--- BRANO FORNITO ---

Asako lavora presso una ditta che si occupa di cerimonie nuziali. La malattia del padre la costringe a lasciare un lavoro ben retribuito per dedicarsi al negozio di kimoni della famiglia. "Con il kimono lei aveva una grande familiarità sin da piccola, ma al giorno d'oggi quasi nessuno li porta, se non nelle cerimonie più importanti. Un folclore anacronistico, destinato in ogni caso alla decadenza, un lusso permesso solo a signore ricche e sfaccendate; uno strumento per darsi delle arie: ecco cosa le sembravano". La nonna fa vedere alla nipote la collezione di antichi kimoni, fino allora nascosta in numerosi cassettoni. Con il suo spirito imprenditoriale, Asako decide di aprire un altro negozio, specializzato in kimoni di antiquariato, vere e proprie rarità. Il romanzo si annuncia interessante; quando, senza alcuna apparente connessione con il titolo, la storia scivola in un racconto d'intrecci amorosi, i classici tradimenti di coppie stanche e monotone. Asako conosce il bel Masataka, agente immobiliare di successo, che la mette in contatto con famiglie pronte a liberarsi delle vecchie collezioni di kimono. Entrano in scena anche i rispettivi coniugi: il marito di Asako, apatico e ormai indifferente al sesso, e la moglie di Masataka, la quale soffre ancora degli abusi subiti nell'infanzia da parte di uno zio. I quattro intrecciano reciproche "storie d'amore", all'insaputa dei rispettivi coniugi: relazioni che scatenano sogni sadomasochistici sino allora repressi. Si smarriscono i kimoni, soppiantati da scene al limite della pornografia e da lunghi e inutili dialoghi. I protagonisti raggiungono la soddisfazione sessuale, Il lettore scivola nella noia, decidendo di abbandonare la lettura.

--- MATERIALE FORNITO ---

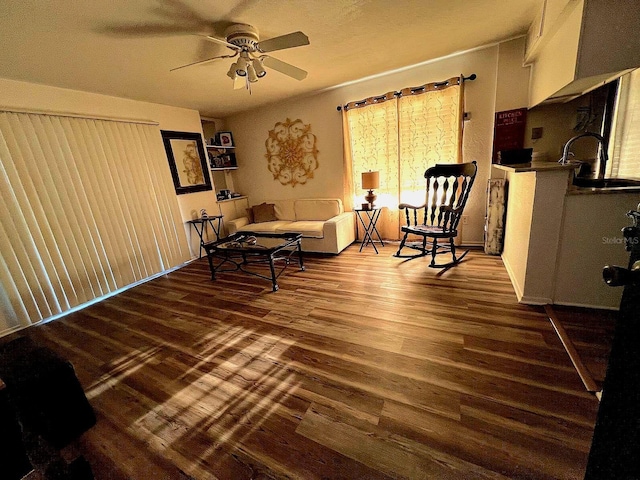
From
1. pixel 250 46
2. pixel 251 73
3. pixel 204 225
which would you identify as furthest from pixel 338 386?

---

**CONSEGNA**
Prosegui la recensione del romanzo sui kimoni subito dopo l'ultima frase riportata. I record non servono per svolgere l'esercizio.

**RISULTATO DELL'ESERCIZIO**
La questione è la seguente: cosa c'entra il kimono con scene di sesso e una banale storia di tradimenti e matrimoni stanchi? Si può presumere che l'autrice abbia voluto dire come le rigide e formali tradizioni non abbiano mai realmente plasmato la società giapponese; sotto l'apparente attenzione alle regole e al dettaglio si scatenano pulsioni erotiche, tanto più irrefrenabili quanto più represse. "La stanza del kimono" è un'inutile crudele prigione, una gabbia facilmente travolta alla prima occasione, dalla quale non si riesce a liberarsi fino in fondo, si può soltanto capire meglio se stessi e chi ci circonda (si legga l'epilogo).
Questo brutto romanzo è appesantito dal ricorso a un espediente letterario spesso troppo usato dagli scrittori. Ogni capitolo descrive le vicende e i sentimenti dal punto di vista di ciascuno dei protagonisti. Come succede spesso, il racconto é ripetitivo e prolisso, perdendosi l'unitarietà complessiva.
Perché non leggerlo? Insulso.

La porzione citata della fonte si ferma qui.